Il premio Nobel e Roberto Vecchioni

Ora che il Premio Nobel 2013 per la Letteratura è stato assegnato (l’ha vinto la canadese Alice Munro, che non conosco a fondo ma mi sembra lo stesso un buon segno: è una donna, scrive per lo più racconti brevi – sarà ora di rivalutarla questa forma letteraria, no? – e vive lontano dai riflettori) posso sfogarmi.
Più precisamente posso – finalmente, idealmente e beatamente – mandare a quel paese quella vastissima schiera di illustri eruditi accademici italiani che, fuor di metafora, non esito a definire una pericolosa banda di esimie teste di cazzo laureate.
Tutti quegli illuminati studiosi che, in sostanza, hanno passato le ultime due-tre settimane a scandalizzarsi per la presenza – nel novero dei candidati italiani al Nobel – di Roberto Vecchioni.

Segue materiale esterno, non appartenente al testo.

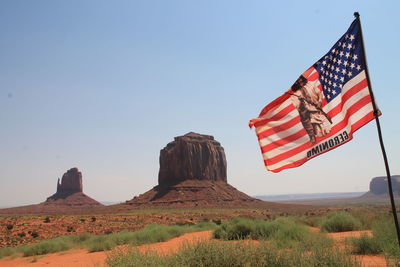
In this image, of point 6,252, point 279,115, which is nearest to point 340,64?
point 279,115

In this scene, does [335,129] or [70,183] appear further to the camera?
[70,183]

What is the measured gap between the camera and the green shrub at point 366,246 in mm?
9000

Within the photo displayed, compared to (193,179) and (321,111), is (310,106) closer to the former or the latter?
(321,111)

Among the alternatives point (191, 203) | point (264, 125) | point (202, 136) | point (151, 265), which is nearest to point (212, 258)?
point (151, 265)

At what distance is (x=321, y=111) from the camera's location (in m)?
6.36

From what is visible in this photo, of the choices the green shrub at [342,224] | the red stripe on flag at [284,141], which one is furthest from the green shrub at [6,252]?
the green shrub at [342,224]

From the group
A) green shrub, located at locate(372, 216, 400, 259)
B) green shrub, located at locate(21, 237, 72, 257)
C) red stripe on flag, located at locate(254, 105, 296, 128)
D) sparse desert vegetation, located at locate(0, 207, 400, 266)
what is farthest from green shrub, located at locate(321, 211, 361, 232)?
green shrub, located at locate(21, 237, 72, 257)

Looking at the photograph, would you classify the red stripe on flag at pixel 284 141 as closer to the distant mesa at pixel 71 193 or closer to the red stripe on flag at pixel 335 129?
the red stripe on flag at pixel 335 129

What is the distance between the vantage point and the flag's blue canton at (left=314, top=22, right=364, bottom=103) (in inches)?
227

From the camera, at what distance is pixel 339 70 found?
614 cm

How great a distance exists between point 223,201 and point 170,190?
18.5 m

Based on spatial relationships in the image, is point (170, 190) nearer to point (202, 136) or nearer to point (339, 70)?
point (202, 136)

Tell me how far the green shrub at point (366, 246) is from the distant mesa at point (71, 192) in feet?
471

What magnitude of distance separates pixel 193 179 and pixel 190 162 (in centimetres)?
627
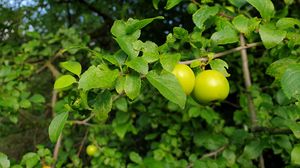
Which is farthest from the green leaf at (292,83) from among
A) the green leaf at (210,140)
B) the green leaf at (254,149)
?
the green leaf at (210,140)

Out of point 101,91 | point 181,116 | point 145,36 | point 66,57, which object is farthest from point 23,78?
point 101,91

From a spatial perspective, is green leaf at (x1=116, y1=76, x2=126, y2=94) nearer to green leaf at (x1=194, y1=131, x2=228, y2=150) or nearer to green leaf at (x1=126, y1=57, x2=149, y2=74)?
green leaf at (x1=126, y1=57, x2=149, y2=74)

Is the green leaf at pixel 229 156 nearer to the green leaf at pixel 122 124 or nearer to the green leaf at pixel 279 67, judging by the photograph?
the green leaf at pixel 122 124

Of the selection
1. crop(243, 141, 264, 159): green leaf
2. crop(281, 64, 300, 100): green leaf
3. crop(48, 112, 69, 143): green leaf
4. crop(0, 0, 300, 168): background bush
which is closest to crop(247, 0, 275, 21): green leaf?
crop(0, 0, 300, 168): background bush

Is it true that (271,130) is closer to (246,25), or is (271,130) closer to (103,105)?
(246,25)

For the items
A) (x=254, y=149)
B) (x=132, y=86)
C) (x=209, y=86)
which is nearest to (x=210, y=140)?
(x=254, y=149)

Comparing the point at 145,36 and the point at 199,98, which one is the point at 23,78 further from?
the point at 199,98
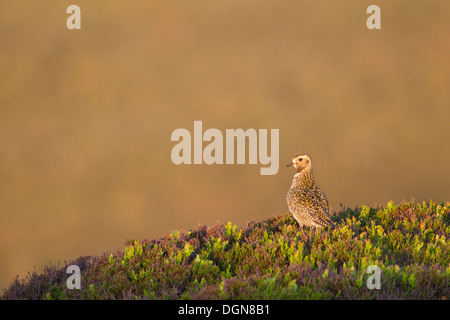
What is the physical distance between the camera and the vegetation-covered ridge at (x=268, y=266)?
22.6ft

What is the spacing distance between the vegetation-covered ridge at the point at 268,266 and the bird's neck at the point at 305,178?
3.50 ft

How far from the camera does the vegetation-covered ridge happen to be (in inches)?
271

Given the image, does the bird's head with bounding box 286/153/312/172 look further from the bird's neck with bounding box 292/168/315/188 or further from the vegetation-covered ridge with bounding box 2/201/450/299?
the vegetation-covered ridge with bounding box 2/201/450/299

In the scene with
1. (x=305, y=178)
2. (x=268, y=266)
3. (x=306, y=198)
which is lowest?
(x=268, y=266)

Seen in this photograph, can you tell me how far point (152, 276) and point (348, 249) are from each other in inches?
147

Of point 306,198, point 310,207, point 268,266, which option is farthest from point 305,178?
point 268,266

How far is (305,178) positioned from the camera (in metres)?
11.3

A parte il fatto che, come per tutti gli altri premi, anche nel Nobel funziona che c’è un lotto di candidati e tra questi candidati ci sono i favoriti, gli outsider e gli improbabili, e Vecchioni – almeno per quest’anno – era, ahimè, tra gli improbabili. A parte questo, dico, ma perché? Lasciando stare che dovrebbe essere motivo d’orgoglio per tutti noi italiani (un orgoglio ogni tanto, mondiali a parte, concediamocelo che cazzo….) avere un italiano candidato al Nobel, ripeto, ma perché? Perché scandalizzarsi? Di cosa scandalizzarsi? Dov’è l’eresia?
Lo scandalo, l’eresia, starebbe nel fatto che Vecchioni è un “semplice” autore di “canzonette” e per questo “indegno” di assurgere alle vette celesti dell’Olimpo letterario?
Ma, cari illustri eruditi accademici italiani (o pericolosa banda di esimie teste di cazzo), vi dico solo una cosa: le vette celesti dell’Olimpo letterario, non esistono. Non esiste nemmeno l’Olimpo letterario. Sono vostre invenzioni che, come unico risultato, hanno avuto quello di riempire i libri di polvere, di togliere la vita, il sangue e il respiro alla poesia. La poesia, cari, esiste solo nel fango delle strade del mondo, nel sangue cattivo degli ammalati, nelle bellezze banali del quotidiano (“dai diamanti non nasce niente/ dal letame nascono i fior…”, ma che ve lo dico a fare? anche l’autore di questi versi scriveva “canzonette”). E meno male, aggiungo, che ci siano ancora artisti giganteschi come Vecchioni che riescono a comunicarcelo.
Non ho altro da dire, davvero.
Non starò qui a fare l’esegesi della poetica di Vecchioni, né a parlarvi della complessità filosofica e letteraria dei suoi versi. E non vi parlerò nemmeno del miracolo di comunicare tale complessità con le parole più semplici dell’universo. E nemmeno vi dirò di come le più antiche forme poetiche, l’epica greca o la poesia provenzale, dovevano il loro successo alla meravigliosa alchimia tra parole e musica.
Non vi dico tutte queste cose perché non ce n’è bisogno, le sapete già. Le sapete benissimo, e la vostra polemica contro Vecchioni non è dettata da reali ragioni di gusto o di estetica. E’ solo e unicamente malafede. La malafede di chi ha costruito un’élite inaccessibile fatta di carta e polvere, scaraventando la letteratura a una distanza siderale dalla gente e, di conseguenza, vuol fare a pezzi chiunque riesca a riavvicinarla.
Restateci, nella vostra élite, nella vostra polvere accademica. Ammuffite, incartapecoritevi. La poesia, quella vera, per fortuna, nelle strade del mondo vive e resiste ancora. Oltre e nonostante voi.